London, June 20, 2026, 16:03 (BST)
- GSK ended Friday at 1,925.5 pence, inching up 0.1% for the session, though shares slipped about 3% over the week. The FTSE 100 fell 1%.
- Utebzi got the green light from the U.S. as the first oral carbapenem antibiotic for some adults with complicated urinary tract infections.
- GSK isn’t set to hold an investor event next week. The company will post its Q2 results and give a portfolio update on July 28.
GSK closed Friday at 1,925.5 pence, up 0.13% on the day but down 2.95% for the week. The stock lagged the FTSE 100 by about two percentage points over the week.
Shares fell after the pipeline win. Investors look to be focusing less on regulatory progress and more on when GSK can launch, how products will sell, and how much its recent acquisitions cost.

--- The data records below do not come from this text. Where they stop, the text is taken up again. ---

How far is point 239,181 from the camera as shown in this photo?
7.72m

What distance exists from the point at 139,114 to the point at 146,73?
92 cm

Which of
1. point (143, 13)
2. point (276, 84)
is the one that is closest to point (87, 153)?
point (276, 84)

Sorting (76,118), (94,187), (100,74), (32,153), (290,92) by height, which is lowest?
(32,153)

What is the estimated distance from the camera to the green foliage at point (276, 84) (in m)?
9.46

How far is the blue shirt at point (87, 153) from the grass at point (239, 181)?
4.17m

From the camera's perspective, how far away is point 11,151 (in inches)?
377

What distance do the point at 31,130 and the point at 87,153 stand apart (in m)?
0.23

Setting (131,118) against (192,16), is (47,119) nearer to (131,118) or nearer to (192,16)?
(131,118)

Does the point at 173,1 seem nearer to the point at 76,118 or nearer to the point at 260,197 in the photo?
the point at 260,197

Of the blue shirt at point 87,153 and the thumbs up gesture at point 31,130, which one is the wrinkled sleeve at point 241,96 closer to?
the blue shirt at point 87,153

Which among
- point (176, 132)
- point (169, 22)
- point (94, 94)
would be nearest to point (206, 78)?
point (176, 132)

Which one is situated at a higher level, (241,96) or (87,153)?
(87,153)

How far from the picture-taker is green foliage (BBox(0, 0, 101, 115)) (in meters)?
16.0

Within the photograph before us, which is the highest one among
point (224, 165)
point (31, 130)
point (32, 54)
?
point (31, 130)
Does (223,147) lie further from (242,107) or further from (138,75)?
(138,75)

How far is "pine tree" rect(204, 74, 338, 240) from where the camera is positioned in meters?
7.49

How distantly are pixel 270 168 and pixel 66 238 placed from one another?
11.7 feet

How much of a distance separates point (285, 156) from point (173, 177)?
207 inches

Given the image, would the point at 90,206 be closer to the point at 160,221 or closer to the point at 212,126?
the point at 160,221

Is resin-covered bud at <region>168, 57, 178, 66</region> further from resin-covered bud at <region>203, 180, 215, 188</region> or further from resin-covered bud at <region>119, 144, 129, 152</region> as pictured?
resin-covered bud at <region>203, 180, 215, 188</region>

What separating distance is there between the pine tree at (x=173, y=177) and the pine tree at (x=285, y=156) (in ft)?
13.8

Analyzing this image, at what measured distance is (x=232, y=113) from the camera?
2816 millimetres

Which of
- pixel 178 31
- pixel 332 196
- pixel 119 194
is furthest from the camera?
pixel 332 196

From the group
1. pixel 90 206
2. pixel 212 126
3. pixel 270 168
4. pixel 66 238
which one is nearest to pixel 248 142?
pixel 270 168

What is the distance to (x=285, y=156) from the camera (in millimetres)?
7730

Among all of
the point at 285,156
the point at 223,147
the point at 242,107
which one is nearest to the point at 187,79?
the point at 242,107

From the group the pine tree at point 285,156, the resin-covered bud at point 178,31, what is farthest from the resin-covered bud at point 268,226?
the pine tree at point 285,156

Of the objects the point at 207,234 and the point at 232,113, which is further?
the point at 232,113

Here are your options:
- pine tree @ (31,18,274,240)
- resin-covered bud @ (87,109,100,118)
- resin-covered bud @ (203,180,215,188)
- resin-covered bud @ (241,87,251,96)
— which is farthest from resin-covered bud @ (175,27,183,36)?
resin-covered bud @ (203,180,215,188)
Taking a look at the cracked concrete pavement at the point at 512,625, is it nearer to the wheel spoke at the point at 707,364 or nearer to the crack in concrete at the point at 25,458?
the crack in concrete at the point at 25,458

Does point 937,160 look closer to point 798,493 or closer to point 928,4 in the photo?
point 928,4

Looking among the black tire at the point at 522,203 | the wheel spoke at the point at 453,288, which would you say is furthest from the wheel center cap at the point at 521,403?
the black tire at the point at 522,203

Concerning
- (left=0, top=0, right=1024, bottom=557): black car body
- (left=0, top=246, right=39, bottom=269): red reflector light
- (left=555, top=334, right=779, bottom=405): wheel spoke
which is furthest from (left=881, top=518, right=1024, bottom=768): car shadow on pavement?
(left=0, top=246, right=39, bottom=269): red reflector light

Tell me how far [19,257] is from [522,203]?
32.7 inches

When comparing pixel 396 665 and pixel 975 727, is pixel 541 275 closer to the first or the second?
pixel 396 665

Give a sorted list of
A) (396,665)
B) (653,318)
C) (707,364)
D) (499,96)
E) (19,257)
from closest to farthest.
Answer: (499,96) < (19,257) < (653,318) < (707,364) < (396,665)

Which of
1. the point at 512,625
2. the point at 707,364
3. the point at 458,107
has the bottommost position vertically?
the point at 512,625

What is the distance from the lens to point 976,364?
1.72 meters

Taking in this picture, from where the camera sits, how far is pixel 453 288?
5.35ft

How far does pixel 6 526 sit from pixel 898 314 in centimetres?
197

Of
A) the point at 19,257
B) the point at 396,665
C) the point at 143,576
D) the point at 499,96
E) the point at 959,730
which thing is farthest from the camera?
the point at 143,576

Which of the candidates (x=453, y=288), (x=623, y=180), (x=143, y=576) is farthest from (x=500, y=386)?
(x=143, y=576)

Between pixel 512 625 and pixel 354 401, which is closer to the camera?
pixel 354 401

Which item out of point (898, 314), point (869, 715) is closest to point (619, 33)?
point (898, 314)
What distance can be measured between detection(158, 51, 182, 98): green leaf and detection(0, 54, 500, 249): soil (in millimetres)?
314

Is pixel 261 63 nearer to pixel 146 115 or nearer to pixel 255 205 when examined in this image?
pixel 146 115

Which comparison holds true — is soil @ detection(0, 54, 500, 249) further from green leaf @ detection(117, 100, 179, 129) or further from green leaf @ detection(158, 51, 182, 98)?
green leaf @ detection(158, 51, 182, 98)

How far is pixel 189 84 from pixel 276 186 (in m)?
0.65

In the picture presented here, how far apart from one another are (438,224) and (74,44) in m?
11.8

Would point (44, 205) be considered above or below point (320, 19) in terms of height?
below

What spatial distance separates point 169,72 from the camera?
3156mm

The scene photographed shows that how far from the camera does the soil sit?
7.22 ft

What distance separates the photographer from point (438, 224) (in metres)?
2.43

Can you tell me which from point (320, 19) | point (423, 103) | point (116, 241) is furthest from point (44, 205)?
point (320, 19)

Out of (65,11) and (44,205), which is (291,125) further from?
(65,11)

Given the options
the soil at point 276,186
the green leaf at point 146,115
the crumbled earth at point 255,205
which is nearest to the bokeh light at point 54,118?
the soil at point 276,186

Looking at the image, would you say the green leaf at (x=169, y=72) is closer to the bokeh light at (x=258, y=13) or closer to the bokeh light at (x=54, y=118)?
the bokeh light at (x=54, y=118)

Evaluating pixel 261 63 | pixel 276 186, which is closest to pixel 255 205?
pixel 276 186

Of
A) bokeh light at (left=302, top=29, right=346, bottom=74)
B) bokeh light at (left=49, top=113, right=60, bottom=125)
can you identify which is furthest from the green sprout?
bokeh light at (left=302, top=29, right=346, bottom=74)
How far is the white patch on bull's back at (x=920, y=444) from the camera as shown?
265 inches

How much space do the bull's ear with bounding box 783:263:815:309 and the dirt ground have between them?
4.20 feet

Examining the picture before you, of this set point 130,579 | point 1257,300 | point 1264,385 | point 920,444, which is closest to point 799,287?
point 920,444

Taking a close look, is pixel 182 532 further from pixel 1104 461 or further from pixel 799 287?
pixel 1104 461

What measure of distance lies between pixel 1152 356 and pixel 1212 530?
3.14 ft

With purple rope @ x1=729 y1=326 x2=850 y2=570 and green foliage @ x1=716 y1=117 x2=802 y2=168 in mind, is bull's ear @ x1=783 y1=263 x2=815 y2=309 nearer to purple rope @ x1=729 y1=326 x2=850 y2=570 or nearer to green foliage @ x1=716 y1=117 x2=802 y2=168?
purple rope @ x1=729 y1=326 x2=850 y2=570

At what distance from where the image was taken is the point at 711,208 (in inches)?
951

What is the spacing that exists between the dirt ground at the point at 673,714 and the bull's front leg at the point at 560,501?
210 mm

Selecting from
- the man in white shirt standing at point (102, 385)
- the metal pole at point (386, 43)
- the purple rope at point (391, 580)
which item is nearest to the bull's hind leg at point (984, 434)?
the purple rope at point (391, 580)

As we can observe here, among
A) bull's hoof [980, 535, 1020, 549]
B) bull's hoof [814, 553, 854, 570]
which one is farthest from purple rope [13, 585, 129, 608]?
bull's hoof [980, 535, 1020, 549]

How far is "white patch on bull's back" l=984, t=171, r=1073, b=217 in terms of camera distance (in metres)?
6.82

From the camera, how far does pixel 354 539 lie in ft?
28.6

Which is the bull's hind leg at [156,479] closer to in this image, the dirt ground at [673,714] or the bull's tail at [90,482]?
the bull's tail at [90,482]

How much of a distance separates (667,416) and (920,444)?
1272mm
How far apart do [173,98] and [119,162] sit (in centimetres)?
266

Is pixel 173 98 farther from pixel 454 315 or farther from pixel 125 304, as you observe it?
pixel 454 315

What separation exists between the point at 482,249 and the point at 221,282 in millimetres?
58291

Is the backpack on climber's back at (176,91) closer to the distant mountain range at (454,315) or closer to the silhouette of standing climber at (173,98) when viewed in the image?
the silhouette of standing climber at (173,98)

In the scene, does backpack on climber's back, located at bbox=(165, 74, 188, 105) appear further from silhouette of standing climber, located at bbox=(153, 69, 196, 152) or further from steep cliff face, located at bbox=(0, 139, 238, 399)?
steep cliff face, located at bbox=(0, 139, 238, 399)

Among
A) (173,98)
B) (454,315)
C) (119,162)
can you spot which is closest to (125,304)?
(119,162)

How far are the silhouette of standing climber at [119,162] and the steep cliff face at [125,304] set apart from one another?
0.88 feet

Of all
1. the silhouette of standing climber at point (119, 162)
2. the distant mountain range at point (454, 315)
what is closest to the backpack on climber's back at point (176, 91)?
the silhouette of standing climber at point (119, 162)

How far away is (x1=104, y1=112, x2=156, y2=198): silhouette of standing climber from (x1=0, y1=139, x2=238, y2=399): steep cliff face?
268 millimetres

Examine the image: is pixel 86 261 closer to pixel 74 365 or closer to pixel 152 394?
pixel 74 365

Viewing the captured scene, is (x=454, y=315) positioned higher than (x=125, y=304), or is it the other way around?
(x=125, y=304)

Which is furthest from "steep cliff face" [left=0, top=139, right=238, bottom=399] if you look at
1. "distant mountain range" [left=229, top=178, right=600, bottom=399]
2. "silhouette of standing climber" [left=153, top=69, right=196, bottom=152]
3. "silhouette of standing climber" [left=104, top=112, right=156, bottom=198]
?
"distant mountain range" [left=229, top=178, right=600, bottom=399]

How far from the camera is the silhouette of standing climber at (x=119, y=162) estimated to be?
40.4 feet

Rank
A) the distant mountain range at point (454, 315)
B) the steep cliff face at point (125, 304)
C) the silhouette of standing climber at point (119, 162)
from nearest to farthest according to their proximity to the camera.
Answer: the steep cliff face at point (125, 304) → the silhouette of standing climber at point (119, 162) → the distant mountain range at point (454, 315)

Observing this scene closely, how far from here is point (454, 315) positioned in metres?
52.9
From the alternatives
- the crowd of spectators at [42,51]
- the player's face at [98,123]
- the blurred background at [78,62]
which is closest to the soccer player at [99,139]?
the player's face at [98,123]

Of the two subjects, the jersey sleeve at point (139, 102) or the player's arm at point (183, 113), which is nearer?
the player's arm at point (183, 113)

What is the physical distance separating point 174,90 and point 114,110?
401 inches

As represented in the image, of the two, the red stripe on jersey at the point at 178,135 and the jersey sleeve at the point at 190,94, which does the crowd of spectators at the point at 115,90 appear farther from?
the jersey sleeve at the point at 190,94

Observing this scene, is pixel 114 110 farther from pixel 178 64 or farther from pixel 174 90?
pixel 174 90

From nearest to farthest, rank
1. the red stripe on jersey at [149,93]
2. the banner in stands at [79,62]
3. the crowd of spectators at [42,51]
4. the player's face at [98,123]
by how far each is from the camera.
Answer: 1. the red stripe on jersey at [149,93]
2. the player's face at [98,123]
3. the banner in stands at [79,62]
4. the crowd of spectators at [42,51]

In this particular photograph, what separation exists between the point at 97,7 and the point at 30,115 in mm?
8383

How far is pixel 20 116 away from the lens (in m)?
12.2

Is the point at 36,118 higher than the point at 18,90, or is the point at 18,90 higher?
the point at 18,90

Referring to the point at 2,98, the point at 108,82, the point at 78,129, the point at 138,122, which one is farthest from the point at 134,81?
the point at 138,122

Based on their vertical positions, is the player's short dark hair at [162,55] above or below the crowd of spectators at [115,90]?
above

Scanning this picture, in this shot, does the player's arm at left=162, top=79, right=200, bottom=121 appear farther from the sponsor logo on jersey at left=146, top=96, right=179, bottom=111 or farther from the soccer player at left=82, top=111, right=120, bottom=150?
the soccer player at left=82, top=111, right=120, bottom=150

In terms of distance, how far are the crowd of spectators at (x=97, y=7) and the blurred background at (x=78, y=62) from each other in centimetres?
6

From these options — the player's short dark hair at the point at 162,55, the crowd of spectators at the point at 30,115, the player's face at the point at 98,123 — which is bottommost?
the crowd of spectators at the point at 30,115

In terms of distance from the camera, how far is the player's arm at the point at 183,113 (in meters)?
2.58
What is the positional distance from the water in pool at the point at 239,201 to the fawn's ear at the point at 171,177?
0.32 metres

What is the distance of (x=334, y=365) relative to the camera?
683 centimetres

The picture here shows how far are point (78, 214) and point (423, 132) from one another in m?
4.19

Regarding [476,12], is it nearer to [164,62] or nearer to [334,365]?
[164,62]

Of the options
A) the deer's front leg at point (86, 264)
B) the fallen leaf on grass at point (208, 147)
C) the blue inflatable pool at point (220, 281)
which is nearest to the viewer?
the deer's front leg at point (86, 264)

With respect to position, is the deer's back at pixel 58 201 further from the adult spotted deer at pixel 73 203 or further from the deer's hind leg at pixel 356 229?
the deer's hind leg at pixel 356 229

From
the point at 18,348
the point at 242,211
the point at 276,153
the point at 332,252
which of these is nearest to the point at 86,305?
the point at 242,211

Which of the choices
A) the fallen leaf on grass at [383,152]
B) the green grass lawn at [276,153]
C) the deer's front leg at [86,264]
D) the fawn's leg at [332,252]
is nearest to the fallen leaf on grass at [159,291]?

The approval gives a boost to GSK’s infectious-disease business, but there’s no big sales pop yet.
FDA clears Utebzi for tough urinary tract infections in adults The U.S. FDA has okayed Utebzi, or tebipenem pivoxil, to treat complicated urinary tract infections, even kidney infections, for adults who don’t have many oral options. Amanda Peppercorn, who runs the program at GSK, said the drug is aimed at “serving the patients within the carbapenem footprint with an oral option.” GSK is planning to launch in the U.S. by the end of 2026. Reuters
Traders are watching GSK after it agreed to buy Nuvalent for $10.6 billion, the biggest deal for the company in over ten years. CEO Luke Miels said the company is buying “essentially three products in one.” Bank of America called the move “bold” and said it brings in two “imminent growth drivers.” The lung-cancer drugs take GSK deeper into a fight with AstraZeneca, but it will have to go up against Pfizer and Roche, who already have products in that market. Reuters
UK stocks dropped Thursday as the Bank of England kept rates at 3.75%. Worries about inflation and political risk also pressured the market. GSK, known for its defensive edge, still lost ground.
GSK’s operating base is holding up. First-quarter sales climbed 5% at constant rates to £7.6 billion, helped by a 14% jump in specialty medicines. The company kept its 2026 guidance for 3% to 5% sales growth and 7% to 9% core EPS growth, sticking to its goal of topping £40 billion annual sales by 2031.
Still, some investors are raising doubts about the strength of the recent earnings run. After the first quarter, James Eugene at Verso Investment Management flagged “quality concerns around the earnings beat,” pointing to “one-off factors.” The July numbers now have to prove specialty-medicine demand can make up for weaker sales in older general medicines. Reuters
But GSK is taking on some risk with the Nuvalent deal. The company says the move will dilute core earnings per share by a low-single-digit percentage in 2026, 2027 and 2028, turning accretive in 2029. Debt will increase. The bet is on fast approvals and successful launches for late-stage cancer drugs.
No scheduled catalyst from the company is on tap for next week. GSK isn’t due for an official update until its second-quarter results and portfolio presentation on July 28. Shares could be more sensitive in the interim to sector moves, broad market swings, or any new regulatory or deal headlines.